What to do: Every record must be copied exactly.

Excerpted records:
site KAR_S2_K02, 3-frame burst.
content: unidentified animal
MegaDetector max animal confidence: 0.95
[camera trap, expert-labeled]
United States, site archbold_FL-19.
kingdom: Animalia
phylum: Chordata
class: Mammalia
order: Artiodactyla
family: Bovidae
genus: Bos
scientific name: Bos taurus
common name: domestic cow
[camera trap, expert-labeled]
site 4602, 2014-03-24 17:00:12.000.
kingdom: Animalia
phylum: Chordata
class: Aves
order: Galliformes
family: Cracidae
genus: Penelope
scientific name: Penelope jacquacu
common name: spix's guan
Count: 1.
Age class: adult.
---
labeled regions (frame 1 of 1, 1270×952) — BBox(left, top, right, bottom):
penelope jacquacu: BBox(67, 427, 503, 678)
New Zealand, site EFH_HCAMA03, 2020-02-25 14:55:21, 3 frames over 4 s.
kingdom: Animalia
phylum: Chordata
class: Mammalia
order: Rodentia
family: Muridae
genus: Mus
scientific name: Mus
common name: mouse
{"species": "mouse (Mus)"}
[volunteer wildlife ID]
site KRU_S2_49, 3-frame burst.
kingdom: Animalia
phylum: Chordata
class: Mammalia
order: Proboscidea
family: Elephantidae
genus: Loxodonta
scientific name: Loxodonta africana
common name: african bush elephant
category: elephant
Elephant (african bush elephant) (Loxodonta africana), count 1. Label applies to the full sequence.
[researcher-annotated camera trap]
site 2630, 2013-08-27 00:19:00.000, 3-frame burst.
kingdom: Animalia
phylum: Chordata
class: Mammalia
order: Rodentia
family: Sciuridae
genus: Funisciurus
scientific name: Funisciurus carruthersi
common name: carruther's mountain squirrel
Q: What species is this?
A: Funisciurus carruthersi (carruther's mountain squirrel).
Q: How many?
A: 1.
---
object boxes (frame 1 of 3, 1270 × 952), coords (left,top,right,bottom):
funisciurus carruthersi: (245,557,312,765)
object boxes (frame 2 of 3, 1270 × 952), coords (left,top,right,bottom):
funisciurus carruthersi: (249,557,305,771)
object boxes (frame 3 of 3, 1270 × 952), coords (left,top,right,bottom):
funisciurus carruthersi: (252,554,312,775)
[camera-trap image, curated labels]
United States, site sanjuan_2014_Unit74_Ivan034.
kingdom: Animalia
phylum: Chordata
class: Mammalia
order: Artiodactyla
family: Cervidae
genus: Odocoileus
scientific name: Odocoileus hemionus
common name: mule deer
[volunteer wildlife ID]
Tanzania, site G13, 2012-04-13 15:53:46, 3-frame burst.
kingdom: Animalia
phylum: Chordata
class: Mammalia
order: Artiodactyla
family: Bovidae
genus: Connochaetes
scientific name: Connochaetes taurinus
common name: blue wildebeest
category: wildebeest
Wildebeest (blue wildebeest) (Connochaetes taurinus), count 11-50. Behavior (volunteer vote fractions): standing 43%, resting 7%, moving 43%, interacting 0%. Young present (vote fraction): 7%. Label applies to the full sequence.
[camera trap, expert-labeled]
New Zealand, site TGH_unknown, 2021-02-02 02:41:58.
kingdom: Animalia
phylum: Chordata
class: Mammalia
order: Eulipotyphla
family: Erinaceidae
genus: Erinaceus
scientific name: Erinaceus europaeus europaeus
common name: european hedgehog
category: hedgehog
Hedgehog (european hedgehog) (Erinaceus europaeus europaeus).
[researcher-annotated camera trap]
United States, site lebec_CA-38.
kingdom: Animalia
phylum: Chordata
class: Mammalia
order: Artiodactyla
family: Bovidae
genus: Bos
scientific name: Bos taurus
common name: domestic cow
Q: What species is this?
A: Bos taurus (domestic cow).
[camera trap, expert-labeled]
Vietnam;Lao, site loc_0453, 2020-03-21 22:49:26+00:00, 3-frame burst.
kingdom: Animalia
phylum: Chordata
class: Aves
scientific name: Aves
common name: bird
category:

Answer space:
site KAR_S2_K02, 3-frame burst.
content: unidentified animal
MegaDetector max animal confidence: 0.95
[camera trap, expert-labeled]
United States, site archbold_FL-19.
kingdom: Animalia
phylum: Chordata
class: Mammalia
order: Artiodactyla
family: Bovidae
genus: Bos
scientific name: Bos taurus
common name: domestic cow
[camera trap, expert-labeled]
site 4602, 2014-03-24 17:00:12.000.
kingdom: Animalia
phylum: Chordata
class: Aves
order: Galliformes
family: Cracidae
genus: Penelope
scientific name: Penelope jacquacu
common name: spix's guan
Count: 1.
Age class: adult.
---
labeled regions (frame 1 of 1, 1270×952) — BBox(left, top, right, bottom):
penelope jacquacu: BBox(67, 427, 503, 678)
New Zealand, site EFH_HCAMA03, 2020-02-25 14:55:21, 3 frames over 4 s.
kingdom: Animalia
phylum: Chordata
class: Mammalia
order: Rodentia
family: Muridae
genus: Mus
scientific name: Mus
common name: mouse
{"species": "mouse (Mus)"}
[volunteer wildlife ID]
site KRU_S2_49, 3-frame burst.
kingdom: Animalia
phylum: Chordata
class: Mammalia
order: Proboscidea
family: Elephantidae
genus: Loxodonta
scientific name: Loxodonta africana
common name: african bush elephant
category: elephant
Elephant (african bush elephant) (Loxodonta africana), count 1. Label applies to the full sequence.
[researcher-annotated camera trap]
site 2630, 2013-08-27 00:19:00.000, 3-frame burst.
kingdom: Animalia
phylum: Chordata
class: Mammalia
order: Rodentia
family: Sciuridae
genus: Funisciurus
scientific name: Funisciurus carruthersi
common name: carruther's mountain squirrel
Q: What species is this?
A: Funisciurus carruthersi (carruther's mountain squirrel).
Q: How many?
A: 1.
---
object boxes (frame 1 of 3, 1270 × 952), coords (left,top,right,bottom):
funisciurus carruthersi: (245,557,312,765)
object boxes (frame 2 of 3, 1270 × 952), coords (left,top,right,bottom):
funisciurus carruthersi: (249,557,305,771)
object boxes (frame 3 of 3, 1270 × 952), coords (left,top,right,bottom):
funisciurus carruthersi: (252,554,312,775)
[camera-trap image, curated labels]
United States, site sanjuan_2014_Unit74_Ivan034.
kingdom: Animalia
phylum: Chordata
class: Mammalia
order: Artiodactyla
family: Cervidae
genus: Odocoileus
scientific name: Odocoileus hemionus
common name: mule deer
[volunteer wildlife ID]
Tanzania, site G13, 2012-04-13 15:53:46, 3-frame burst.
kingdom: Animalia
phylum: Chordata
class: Mammalia
order: Artiodactyla
family: Bovidae
genus: Connochaetes
scientific name: Connochaetes taurinus
common name: blue wildebeest
category: wildebeest
Wildebeest (blue wildebeest) (Connochaetes taurinus), count 11-50. Behavior (volunteer vote fractions): standing 43%, resting 7%, moving 43%, interacting 0%. Young present (vote fraction): 7%. Label applies to the full sequence.
[camera trap, expert-labeled]
New Zealand, site TGH_unknown, 2021-02-02 02:41:58.
kingdom: Animalia
phylum: Chordata
class: Mammalia
order: Eulipotyphla
family: Erinaceidae
genus: Erinaceus
scientific name: Erinaceus europaeus europaeus
common name: european hedgehog
category: hedgehog
Hedgehog (european hedgehog) (Erinaceus europaeus europaeus).
[researcher-annotated camera trap]
United States, site lebec_CA-38.
kingdom: Animalia
phylum: Chordata
class: Mammalia
order: Artiodactyla
family: Bovidae
genus: Bos
scientific name: Bos taurus
common name: domestic cow
Q: What species is this?
A: Bos taurus (domestic cow).
[camera trap, expert-labeled]
Vietnam;Lao, site loc_0453, 2020-03-21 22:49:26+00:00, 3-frame burst.
kingdom: Animalia
phylum: Chordata
class: Aves
scientific name: Aves
common name: bird
category:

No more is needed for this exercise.